Update - 4 days on. 
Am loving it. Horses have NOT tried to eat it. They picked at it as they do with wood pellets and then decided it definitely wasn't tasty. This is apparently due to another straw product which is mixed in that they don't like (can't remember what tho )
The laid bed is MUCH springier than wood pellets, but stays where it is.
My biggest lad is a full Irish Draught, 17.1hh, and the bed hasn't moved. He can also produce 3/4 of a bucket of wee in one go (when I can catch it) and the absorbancy is impressive.
Definitely no need to soak or wet the pellets before putting in, they break down naturally under the horses feet quite quickly.
The colour when broken down is straw coloured - surprise!

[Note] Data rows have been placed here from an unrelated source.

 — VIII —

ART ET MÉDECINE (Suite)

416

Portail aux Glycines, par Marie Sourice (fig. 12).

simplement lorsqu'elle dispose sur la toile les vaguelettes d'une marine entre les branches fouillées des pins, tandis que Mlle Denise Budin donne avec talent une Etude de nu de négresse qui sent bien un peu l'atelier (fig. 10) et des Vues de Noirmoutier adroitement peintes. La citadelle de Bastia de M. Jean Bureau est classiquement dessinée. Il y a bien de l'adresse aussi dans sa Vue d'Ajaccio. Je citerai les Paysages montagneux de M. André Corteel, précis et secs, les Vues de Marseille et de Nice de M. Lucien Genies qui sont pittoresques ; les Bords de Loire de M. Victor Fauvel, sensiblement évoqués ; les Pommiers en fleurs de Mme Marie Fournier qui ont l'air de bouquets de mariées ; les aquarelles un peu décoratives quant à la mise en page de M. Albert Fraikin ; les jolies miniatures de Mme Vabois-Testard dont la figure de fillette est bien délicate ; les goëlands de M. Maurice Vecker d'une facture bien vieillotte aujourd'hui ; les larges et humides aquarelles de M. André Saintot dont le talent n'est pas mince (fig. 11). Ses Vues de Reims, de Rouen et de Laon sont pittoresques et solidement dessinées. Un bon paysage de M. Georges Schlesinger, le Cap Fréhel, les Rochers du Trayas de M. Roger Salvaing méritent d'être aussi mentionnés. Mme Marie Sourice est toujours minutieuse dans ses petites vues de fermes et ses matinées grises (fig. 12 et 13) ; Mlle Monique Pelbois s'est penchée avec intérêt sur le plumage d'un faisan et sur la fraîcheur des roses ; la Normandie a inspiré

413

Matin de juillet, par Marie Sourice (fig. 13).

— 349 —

Cost - I paid £160 per tonne in bulk bags.  I think the bagged will be around £220 but not sure.
Link to where I got them from http://www.strawpelletsltd.co.uk/Animal-bedding.html


----------



## irish_only (1 May 2011)

Oh, and not dusty and also won't dry feet out etc etc etc


----------



## irish_only (5 May 2011)

For anyone interested I've found this link to straw pellets used in USA

Video   http://streufex.com/images/streufex_2.mov

Website  http://streufex.com/Streufex/


----------



## Crazy Friesian (5 May 2011)

Sounds really interesting. Might be worth a go me thinks.


----------



## Tinks81 (5 May 2011)

where do you order it from x


----------



## irish_only (5 May 2011)

All the details are here  http://www.strawpelletsltd.co.uk/straw-pellets-online-form.html


----------



## Tinks81 (6 May 2011)

Does anyone know how much they are?


----------



## Crazy Friesian (6 May 2011)

Thank-you IE for sharing this.  I have 6 and may have a problem with disposal of shavings soon. This sounds like a good solution all round - both economic n practical.


----------



## Naryafluffy (6 May 2011)

Irish_only did put on that she paid about £160 for a bulk bag of a tonne, but thinks that the smaller bags go to about £220 for the same weight.


----------